Aksu, “Kasabamı, memleketimi, bölgemi, ülkemi, coğrafyamı, dünyayı, hayatı çok seven bir insanım. Türk Sineması bugüne kadar Anadolu’yu bir dekor gibi görürken ben MR’ını çektiğimi düşünüyorum, içine girdim. Benim sinemamda, güzel evler, güzel kahveler, dereler olduğu kadar mutfaktaki sinek, pas, kir, gündelik yaşamdan izler de var. Bu açıdan, beni biraz beni ayrıcalıklı hale getiren şeylerden birisi olduğunu düşünüyorum. Kuramsal olarak yerelliği savunuyorum ama yerelci değilim.” dedi.
Yüksel Aksu Türkiye’nin coğrafyasını, ışığını ve atmosferini, dünyasını çok sevdiğini belirtti ve, “Bu coğrafya bana huzurlu ve sığınaklı geliyor, nane ferahlığı getiriyor bana.” şeklinde konuştu.
Sinemayla ilgili çok hayali olduğunu ifade eden yönetmen, “Çok hayalim var. İki bin yıl doluyum ama en çok arzu ettiğim şey, Homeros’u yapmak istiyorum. Ege kıyılarından Çanakkale’ye kadar, bir dijital platformda Homeros yapmak istiyorum. Kendi coğrafyamda kendim anlatmak istiyorum bunu. En büyük hayalim bu, bizim taraftan bakasım var.” ifadelerini kullandı.
Birlikte sinema ve dizilerde de rol alan ve devam eden bir gezi programına imza atan Güven Kıraç ve Erkan Can’a, tekrar bir dizi, sinema ya da tiyatroda buluşmaları konusunda sorulan soruya Güven Kıraç, “Erkan ile değişik senaryolar çalıştık pandemide. Birlikte oynamayı planladığımız tiyatro oyunları var.” karşılığını verdi.

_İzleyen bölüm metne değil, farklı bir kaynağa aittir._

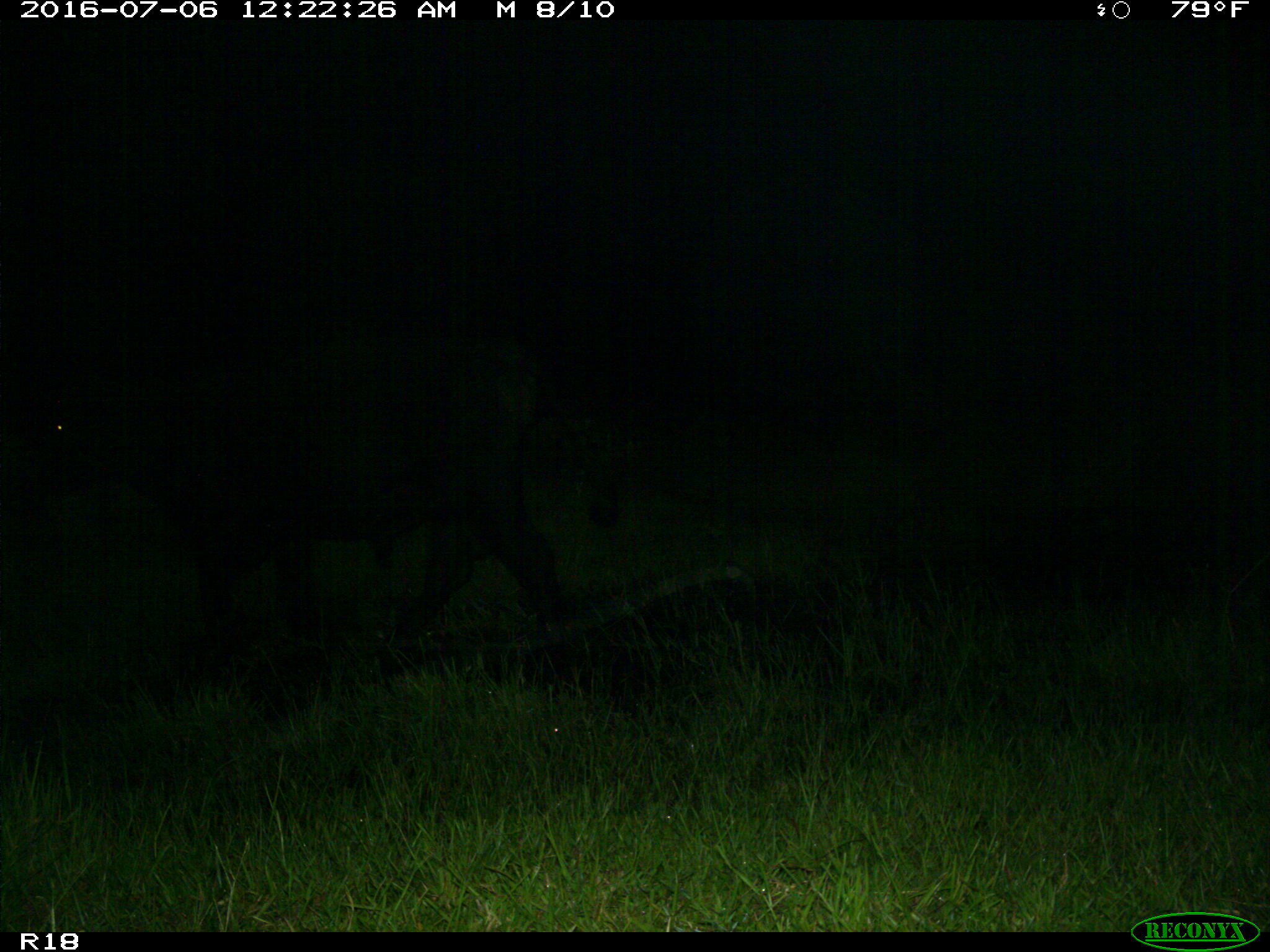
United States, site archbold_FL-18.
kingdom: Animalia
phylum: Chordata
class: Mammalia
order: Artiodactyla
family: Bovidae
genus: Bos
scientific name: Bos taurus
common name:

Erkan Can ise, “Kafamızda, hikayelerimiz ve projelerimizle dolaşıyor, onlarla yatıp kalkıyoruz. Tezgahta o kadar çok iş var ki.” dedi. İkili, gezi programlarının ekim ayında yeni rotalarla devam edeceğinin müjdesini verdi.
Konservatuara girmeden önce, doğduğu Bursa’da birçok iş yaptığını söyleyen Erkan Can, “16 yaşında tiyatroya başladım, başka da bir iş bilmiyorum ama tiyatroya başladığımda ve ondan öncesinde, Bursa’da bir sürü işin çıraklığını yaptım. Kaportacı, torna, döküm, ayakkabı imalatı sahlep ve turşu sattım. Eğer tiyatrocu olmasaydım, konservatuarı kazanamasaydım, gemici kağıdımı hazırlatmıştım. Gemici olup, gidecektim ama son trene yetiştik ve konservatuvara girdim.” şeklinde konuştu.
Güven Kıraç ise oyunculuktan başka bir şey düşünmediğini söyleyerek, “Her şeyi yapabilmeme imkan tanıdığı için oyunculuk mesleğinden başka bir meslek düşünmedim. Oyuncu olunca her şeyi küçük küçük yapar gibi oluyorsun. Ayrı ayrı, kısa süreli de olsa ve küçük de olsa onları deneyimleme şansı veriyor bu meslek.” dedi.
Söyleşi; Gemlik Belediyesi Kültür İşleri Müdürü Bukle Erman’ın Erkan Can, Güven Kıraç ve Yüksel Aksu’ya hediye takdimi ve Gemlik’in sembollerinden zeytin fidanını takdim etmesiyle sona erdi.
Ünlü isimlerin ayakta alkışlanarak uğurlanmasının ardından etkinlik, “Anlat İstanbul” filminin gösterimiyle devam etti.